**What to work on**
Please reproduce every record, keeping each one exactly as written.

-- Start Exercise input --

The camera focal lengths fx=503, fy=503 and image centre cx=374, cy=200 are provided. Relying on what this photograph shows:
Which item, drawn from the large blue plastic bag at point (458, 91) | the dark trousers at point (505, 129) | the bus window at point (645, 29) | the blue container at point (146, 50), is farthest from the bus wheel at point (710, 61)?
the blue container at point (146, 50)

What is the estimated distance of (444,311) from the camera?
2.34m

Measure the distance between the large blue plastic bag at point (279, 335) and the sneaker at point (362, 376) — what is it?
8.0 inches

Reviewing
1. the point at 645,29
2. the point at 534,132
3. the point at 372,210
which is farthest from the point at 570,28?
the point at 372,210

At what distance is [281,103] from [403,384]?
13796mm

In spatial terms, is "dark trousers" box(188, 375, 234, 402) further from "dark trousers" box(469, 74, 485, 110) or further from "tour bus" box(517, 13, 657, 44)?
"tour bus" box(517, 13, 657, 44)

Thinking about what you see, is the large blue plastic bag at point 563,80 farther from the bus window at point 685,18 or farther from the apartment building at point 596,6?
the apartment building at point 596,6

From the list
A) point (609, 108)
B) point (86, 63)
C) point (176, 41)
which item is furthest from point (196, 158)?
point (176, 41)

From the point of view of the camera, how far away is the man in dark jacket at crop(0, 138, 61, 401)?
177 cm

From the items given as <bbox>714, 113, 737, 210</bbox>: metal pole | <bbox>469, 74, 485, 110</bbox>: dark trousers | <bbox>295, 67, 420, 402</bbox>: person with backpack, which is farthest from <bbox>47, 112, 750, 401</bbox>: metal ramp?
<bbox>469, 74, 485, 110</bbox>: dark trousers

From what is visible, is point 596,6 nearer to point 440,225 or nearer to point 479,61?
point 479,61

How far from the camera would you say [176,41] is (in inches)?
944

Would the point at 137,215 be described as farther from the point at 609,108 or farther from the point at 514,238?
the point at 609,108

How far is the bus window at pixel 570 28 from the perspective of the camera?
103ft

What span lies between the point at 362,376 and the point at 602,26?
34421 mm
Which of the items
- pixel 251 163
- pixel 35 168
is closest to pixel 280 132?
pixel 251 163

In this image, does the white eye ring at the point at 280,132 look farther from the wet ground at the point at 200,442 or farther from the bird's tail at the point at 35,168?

-- End Exercise input --

**Answer to the task**
The camera focal lengths fx=503, fy=503 and image centre cx=374, cy=200 are provided. Relying on what this photograph shows:
Which item, drawn from the large blue plastic bag at point (458, 91) | the dark trousers at point (505, 129) | the bus window at point (645, 29) | the blue container at point (146, 50), is farthest from the bus wheel at point (710, 61)?
the blue container at point (146, 50)

What is the estimated distance of (444,311) from the camera?
2.34m

Measure the distance between the large blue plastic bag at point (279, 335) and the sneaker at point (362, 376) — what is it?
8.0 inches

Reviewing
1. the point at 645,29
2. the point at 534,132
3. the point at 372,210
which is farthest from the point at 570,28?
the point at 372,210

At what distance is [281,103] from [403,384]?
13796mm

In spatial terms, is "dark trousers" box(188, 375, 234, 402) further from "dark trousers" box(469, 74, 485, 110) or further from "tour bus" box(517, 13, 657, 44)?
"tour bus" box(517, 13, 657, 44)

Thinking about what you see, is the large blue plastic bag at point 563,80 farther from the bus window at point 685,18 or farther from the apartment building at point 596,6?
the apartment building at point 596,6

From the list
A) point (609, 108)
B) point (86, 63)
C) point (176, 41)
which item is furthest from point (196, 158)?
point (176, 41)

From the point of view of the camera, how far away is the man in dark jacket at crop(0, 138, 61, 401)?
177 cm

From the items given as <bbox>714, 113, 737, 210</bbox>: metal pole | <bbox>469, 74, 485, 110</bbox>: dark trousers | <bbox>295, 67, 420, 402</bbox>: person with backpack, which is farthest from <bbox>47, 112, 750, 401</bbox>: metal ramp?
<bbox>469, 74, 485, 110</bbox>: dark trousers

From what is visible, is point 596,6 nearer to point 440,225 or nearer to point 479,61?
point 479,61

How far from the camera would you say [176,41] is (in inches)?
944

Would the point at 137,215 be described as farther from the point at 609,108 or farther from the point at 514,238?
the point at 609,108

How far is the bus window at pixel 570 28 from the perspective of the camera?
103ft

What span lies between the point at 362,376 and the point at 602,26?
34421 mm
Which of the items
- pixel 251 163
- pixel 35 168
is closest to pixel 280 132?
pixel 251 163

In this image, does the white eye ring at the point at 280,132 look farther from the wet ground at the point at 200,442 or farther from the bird's tail at the point at 35,168?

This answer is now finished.